Вопрос, очевидно, был просто мелкий, никак не затрагивающий собственно сюжет исследования, но я решил не ограничиваться своими домыслами о том, как оно могло произойти, а написать напрямую автору. При этом с Дэвидом Ширером я никогда знаком не был и о моем существовании он, естественно, и подозревать не мог.

И как отреагировал более чем состоявшийся профессор на письмо от бог весть кого? Не просто разыскал свои старые конспекты, сделанные в московском архиве двадцать шесть лет назад, но еще попросил жену сходить в этот архив и найти тот самый документ.

В итоге, собственно, все оказалось примерно так, как я и предполагал: выступающий заявил, что "говорить о том, что тезисы тов. Коссиора или тезисы тов. Рябовола имеют что-либо общее с практической жизнью, в которой нам приходится работать, явно не приходится"

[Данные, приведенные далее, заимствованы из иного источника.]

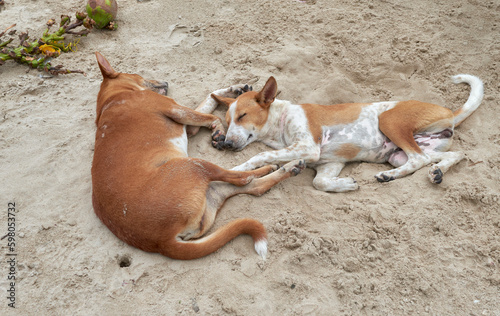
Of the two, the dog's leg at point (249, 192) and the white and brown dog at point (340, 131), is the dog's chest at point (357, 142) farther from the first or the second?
the dog's leg at point (249, 192)

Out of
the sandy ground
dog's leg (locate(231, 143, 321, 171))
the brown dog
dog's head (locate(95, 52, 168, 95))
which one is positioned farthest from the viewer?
dog's head (locate(95, 52, 168, 95))

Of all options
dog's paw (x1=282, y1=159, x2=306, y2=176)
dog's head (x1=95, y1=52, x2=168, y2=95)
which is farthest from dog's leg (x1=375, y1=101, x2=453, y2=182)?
dog's head (x1=95, y1=52, x2=168, y2=95)

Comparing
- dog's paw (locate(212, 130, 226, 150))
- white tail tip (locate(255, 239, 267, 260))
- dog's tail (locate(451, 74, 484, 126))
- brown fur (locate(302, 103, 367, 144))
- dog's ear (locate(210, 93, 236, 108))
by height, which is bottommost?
dog's paw (locate(212, 130, 226, 150))

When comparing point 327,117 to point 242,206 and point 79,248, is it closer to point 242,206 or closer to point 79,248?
point 242,206

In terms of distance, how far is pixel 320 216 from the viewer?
11.2ft

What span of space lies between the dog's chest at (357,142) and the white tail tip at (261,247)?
142 cm

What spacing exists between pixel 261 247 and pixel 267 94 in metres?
1.76

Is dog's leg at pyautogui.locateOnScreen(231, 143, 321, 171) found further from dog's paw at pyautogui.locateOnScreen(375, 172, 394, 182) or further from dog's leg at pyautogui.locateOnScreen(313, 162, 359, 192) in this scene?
dog's paw at pyautogui.locateOnScreen(375, 172, 394, 182)

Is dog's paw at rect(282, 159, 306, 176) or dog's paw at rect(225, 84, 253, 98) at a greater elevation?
dog's paw at rect(225, 84, 253, 98)

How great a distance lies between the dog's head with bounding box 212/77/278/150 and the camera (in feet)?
13.4

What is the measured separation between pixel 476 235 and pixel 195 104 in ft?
10.1

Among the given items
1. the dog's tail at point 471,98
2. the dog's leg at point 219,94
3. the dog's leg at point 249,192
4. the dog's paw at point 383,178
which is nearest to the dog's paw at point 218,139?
the dog's leg at point 219,94

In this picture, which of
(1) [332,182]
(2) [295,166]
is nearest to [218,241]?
(2) [295,166]

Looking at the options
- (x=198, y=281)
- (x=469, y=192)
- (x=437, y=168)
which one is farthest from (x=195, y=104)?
(x=469, y=192)
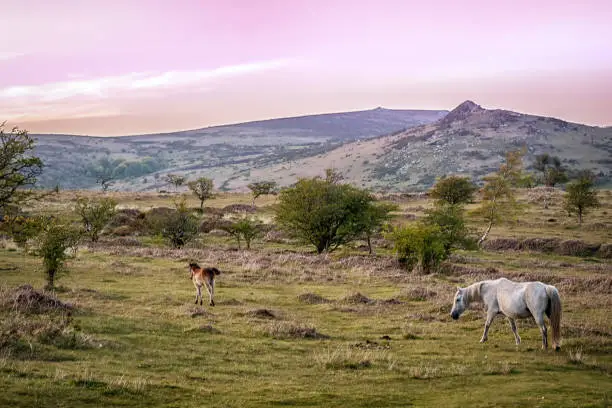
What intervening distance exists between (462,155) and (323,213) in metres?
137

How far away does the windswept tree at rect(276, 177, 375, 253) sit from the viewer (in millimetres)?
43594

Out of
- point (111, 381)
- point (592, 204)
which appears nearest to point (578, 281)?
point (111, 381)

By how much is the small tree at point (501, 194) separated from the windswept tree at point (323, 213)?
41.1 feet

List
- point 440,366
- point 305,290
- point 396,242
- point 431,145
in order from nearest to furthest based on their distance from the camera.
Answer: point 440,366, point 305,290, point 396,242, point 431,145

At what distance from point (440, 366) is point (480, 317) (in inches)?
291

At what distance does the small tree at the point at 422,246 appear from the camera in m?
34.0

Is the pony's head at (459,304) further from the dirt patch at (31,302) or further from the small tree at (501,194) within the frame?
the small tree at (501,194)

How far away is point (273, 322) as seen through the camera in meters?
19.6

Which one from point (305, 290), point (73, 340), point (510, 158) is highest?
point (510, 158)

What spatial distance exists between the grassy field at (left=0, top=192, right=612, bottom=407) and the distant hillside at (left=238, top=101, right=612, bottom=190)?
12029 cm

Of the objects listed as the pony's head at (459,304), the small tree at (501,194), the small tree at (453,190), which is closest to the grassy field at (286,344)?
the pony's head at (459,304)

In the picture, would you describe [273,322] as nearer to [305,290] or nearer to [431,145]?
[305,290]

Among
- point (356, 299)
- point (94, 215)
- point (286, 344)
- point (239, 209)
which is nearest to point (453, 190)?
point (239, 209)

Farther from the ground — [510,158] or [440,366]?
[510,158]
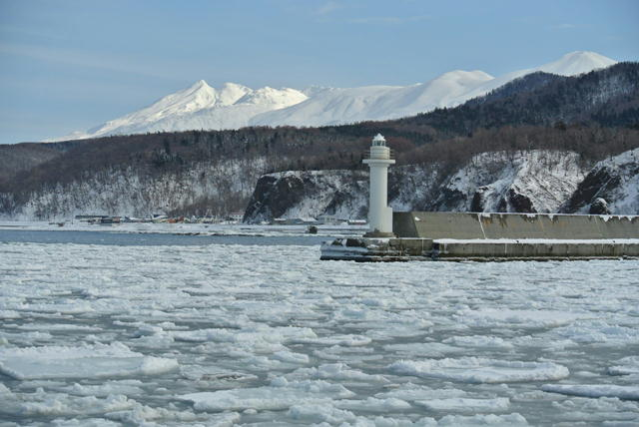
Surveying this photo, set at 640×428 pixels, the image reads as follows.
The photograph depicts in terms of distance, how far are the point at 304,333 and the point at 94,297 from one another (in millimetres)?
7189

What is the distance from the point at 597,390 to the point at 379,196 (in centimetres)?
2939

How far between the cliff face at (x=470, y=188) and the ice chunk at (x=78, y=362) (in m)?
94.6

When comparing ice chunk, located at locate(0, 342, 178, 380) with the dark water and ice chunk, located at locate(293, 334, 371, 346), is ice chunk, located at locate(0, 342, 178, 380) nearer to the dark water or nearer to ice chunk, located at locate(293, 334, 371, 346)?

Мне кажется, что эта маленькая история служит хорошей иллюстрацией того, какой должна быть этика настоящего исследователя. Естественно, все куски из переписки выкладываются с предварительно полученного разрешения Ширера.

Спасибо, Дэвид!



**********

Thank you so much for your kind letter, and your interest in my book. It seems to have found a second life, recently. Your inquiry sent me to a set of filing cabinets that I have not opened in 25-27 years. I did not have much hope, since may notes from those years, of course, were all written long hand in those old ubiquitous burgundy colored Soviet тетради. I was impressed with my young self, though, in that I kept pretty good inventory records of my notes. I was able to find your reference in about ten minutes.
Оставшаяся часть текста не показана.